Less blood loss during surgery. General anesthetics can cause veins to dilate, which increases bleeding risk during surgery. Studies of people having total hip replacement have shown that those receiving regional anesthesia have approximately 30 percent less blood loss compared to those having the procedure under general anesthesia. A 2006 study in the Canadian Journal of Surgery found that people who had regional analgesia for total hip replacement were also significantly less likely to require blood transfusions those having general anesthesia.

Reduced risks from immobility. Being immobile after surgery can lead to a range of problems including lung problems and blood clots. Regional and local anesthetics may help reduce this risk by enabling patients to be active sooner, says William J. Hopkinson, MD, professor and vice chairman of reconstructive surgery and joint replacement at Loyola University of Chicago and chief of orthopaedic surgery at Edward Hines, Jr. VA Hospital. “Any time people can use their limbs earlier and get up and walk earlier that alone reduces lung problems and breathing issues and the development of other problems, because they can get up and get around and get vertical and start moving,” says Dr. Hopkinson. “The quicker you walk the less likely you are to get a blood clot.”  

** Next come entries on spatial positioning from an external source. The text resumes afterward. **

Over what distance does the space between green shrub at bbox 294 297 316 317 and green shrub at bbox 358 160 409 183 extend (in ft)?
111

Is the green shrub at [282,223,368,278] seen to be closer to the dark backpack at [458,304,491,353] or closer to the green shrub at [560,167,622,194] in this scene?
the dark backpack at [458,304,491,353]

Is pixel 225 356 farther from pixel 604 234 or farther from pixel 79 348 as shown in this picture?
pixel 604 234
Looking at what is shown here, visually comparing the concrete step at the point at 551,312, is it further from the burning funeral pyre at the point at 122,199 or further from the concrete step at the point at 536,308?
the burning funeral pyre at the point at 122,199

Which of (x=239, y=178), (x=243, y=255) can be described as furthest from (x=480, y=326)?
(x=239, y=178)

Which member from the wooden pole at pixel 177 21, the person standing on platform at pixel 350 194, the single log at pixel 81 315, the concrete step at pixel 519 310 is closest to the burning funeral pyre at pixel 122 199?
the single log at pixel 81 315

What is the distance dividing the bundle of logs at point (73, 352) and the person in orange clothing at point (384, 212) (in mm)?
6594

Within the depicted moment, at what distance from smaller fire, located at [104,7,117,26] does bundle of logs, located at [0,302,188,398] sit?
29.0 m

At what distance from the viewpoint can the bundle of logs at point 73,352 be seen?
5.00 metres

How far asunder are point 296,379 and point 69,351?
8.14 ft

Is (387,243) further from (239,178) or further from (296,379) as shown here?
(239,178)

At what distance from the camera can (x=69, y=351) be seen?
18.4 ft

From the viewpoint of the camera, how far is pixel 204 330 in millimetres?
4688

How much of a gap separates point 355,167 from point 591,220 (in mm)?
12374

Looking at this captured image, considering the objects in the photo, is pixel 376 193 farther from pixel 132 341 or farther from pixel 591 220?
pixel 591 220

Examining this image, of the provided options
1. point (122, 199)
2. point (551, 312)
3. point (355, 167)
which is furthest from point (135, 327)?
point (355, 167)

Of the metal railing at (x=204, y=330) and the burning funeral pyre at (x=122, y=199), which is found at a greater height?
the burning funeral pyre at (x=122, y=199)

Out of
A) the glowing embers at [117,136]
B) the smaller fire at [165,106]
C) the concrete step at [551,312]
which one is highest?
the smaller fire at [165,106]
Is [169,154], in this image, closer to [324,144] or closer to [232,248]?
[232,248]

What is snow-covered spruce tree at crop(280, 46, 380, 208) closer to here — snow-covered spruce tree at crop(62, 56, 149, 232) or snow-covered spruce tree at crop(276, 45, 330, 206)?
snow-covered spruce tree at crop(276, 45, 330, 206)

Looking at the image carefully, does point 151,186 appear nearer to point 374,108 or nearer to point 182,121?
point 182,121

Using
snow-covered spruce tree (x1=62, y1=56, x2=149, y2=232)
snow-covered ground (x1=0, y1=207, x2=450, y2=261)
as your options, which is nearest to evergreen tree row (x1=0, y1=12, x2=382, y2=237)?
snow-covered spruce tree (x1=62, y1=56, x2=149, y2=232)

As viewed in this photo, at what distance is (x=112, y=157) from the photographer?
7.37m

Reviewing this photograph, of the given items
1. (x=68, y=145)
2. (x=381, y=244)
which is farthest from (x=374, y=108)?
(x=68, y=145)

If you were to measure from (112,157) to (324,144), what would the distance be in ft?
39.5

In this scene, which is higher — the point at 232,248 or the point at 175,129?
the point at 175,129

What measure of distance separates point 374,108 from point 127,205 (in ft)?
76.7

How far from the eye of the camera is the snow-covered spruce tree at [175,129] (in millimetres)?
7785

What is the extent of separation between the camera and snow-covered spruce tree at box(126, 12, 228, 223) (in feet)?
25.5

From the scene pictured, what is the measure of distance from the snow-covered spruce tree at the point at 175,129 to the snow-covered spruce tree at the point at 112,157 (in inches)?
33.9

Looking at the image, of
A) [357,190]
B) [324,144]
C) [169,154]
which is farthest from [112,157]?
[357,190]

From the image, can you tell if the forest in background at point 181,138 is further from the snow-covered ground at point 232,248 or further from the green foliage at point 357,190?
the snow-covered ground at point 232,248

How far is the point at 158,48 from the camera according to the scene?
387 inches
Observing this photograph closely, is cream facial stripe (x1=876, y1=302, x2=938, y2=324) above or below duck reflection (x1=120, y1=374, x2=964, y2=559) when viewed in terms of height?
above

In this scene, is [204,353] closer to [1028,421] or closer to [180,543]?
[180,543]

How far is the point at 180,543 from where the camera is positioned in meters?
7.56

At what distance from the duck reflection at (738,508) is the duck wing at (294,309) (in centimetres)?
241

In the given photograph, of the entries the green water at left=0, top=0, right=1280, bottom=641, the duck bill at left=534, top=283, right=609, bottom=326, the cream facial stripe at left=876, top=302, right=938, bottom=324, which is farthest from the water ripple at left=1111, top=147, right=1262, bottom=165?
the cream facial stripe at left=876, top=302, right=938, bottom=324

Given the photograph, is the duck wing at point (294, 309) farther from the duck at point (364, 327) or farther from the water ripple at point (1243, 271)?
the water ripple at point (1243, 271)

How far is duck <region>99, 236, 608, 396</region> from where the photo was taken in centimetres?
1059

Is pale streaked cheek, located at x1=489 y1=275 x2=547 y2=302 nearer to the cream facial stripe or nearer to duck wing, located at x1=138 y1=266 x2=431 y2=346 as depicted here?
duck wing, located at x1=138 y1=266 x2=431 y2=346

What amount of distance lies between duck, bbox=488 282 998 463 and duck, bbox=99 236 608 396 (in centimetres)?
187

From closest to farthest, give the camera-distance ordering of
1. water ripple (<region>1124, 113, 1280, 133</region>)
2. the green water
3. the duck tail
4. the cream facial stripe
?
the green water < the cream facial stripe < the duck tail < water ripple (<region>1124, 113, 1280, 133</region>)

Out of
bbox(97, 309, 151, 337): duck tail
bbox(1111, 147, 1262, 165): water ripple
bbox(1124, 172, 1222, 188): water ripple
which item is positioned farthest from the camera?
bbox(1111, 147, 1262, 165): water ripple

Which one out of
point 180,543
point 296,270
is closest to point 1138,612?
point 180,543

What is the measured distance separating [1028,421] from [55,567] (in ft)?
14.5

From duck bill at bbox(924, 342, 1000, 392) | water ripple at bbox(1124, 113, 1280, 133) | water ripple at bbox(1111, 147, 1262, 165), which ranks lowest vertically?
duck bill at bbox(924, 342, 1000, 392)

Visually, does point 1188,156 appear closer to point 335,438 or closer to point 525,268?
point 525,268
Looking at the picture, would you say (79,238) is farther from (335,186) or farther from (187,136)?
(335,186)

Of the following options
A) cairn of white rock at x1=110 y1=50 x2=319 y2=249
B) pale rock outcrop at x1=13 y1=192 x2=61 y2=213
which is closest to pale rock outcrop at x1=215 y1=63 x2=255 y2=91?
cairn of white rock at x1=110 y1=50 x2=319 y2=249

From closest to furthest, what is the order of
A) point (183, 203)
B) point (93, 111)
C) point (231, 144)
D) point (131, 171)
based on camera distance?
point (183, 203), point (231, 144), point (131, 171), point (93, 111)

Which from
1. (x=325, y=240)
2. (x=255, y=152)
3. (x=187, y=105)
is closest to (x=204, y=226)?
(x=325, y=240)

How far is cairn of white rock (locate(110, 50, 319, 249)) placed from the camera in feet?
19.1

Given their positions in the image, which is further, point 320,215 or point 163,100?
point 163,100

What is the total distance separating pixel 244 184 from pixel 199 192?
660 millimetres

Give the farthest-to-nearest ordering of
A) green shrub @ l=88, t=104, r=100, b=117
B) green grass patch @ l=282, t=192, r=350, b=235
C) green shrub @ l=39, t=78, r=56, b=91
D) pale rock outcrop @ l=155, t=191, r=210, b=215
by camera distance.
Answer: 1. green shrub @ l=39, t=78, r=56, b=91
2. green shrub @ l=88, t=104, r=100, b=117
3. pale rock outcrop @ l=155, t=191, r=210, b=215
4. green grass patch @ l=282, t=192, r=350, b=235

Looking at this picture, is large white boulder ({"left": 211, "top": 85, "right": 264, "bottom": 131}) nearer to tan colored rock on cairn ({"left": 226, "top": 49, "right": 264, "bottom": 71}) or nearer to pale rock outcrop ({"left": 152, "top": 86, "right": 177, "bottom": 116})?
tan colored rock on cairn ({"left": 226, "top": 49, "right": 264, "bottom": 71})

Quicker recovery time. When a joint is painful after surgery, it’s natural to resist moving it to avoid more pain. But moving the joint is crucial to its functioning. By blocking pain in the first painful days after surgery regional nerve blocks and local anesthetics can help people move their joints and better tolerate physical therapy, says Dr. Konowitz. For knees, femoral nerve blocks can relieve pain, while allowing enough sensation to begin exercise soon after surgery.

Choosing the Right Anesthesia

While regional and local anesthesia techniques appear to have many benefits over general anesthesia, they are not without risks, including potential cardiac risks of getting too much analgesia, particularly if using epidural blocks, regional nerve blocks and local analgesics together, says Dr. Marks. 

Furthermore, spinal and epidural anesthesia are not appropriate for everyone, including those with spinal fusion, which would make placement of the needle difficult, or those with bleeding disorders for whom a puncture could cause dangerous bleeding around the spinal cord. In these cases, regional nerve blocks and local analgesia can still be useful for pain relief after surgery, says Dr. Marks.

Researchers are continuing to study the benefits or regional and local analgesia as well as ways to improve upon it. This includes improving the regional nerve blocks for hips, which have been less successful than those for the shoulder and knee, as well as finding the doses and placement of anesthetics to provide optimal pain relief while still enabling patients to move. 

“The pain fibers are small land the motor fibers are bigger, so theoretically you could [adjust anesthetic levels] to block the pain fibers and keep the motor fibers working,” says Dr. Hopkinson. “There is research on better ways to do that.”

For now, doctors recommend joint replacement patients speak with their surgeon before surgery to discuss pain-relief options, including whether their anesthesiologists use regional nerve blocks and/or local infiltration as well as their experience with those newer methods.

The goal, Dr. Konowitz, is not only to improve joint outcome, but to make the process of getting there easier. “When you look at how you can help someone have a better surgical experience, aside from giving you a good joint replacement, x-rays and pictures, it’s how you get that result.”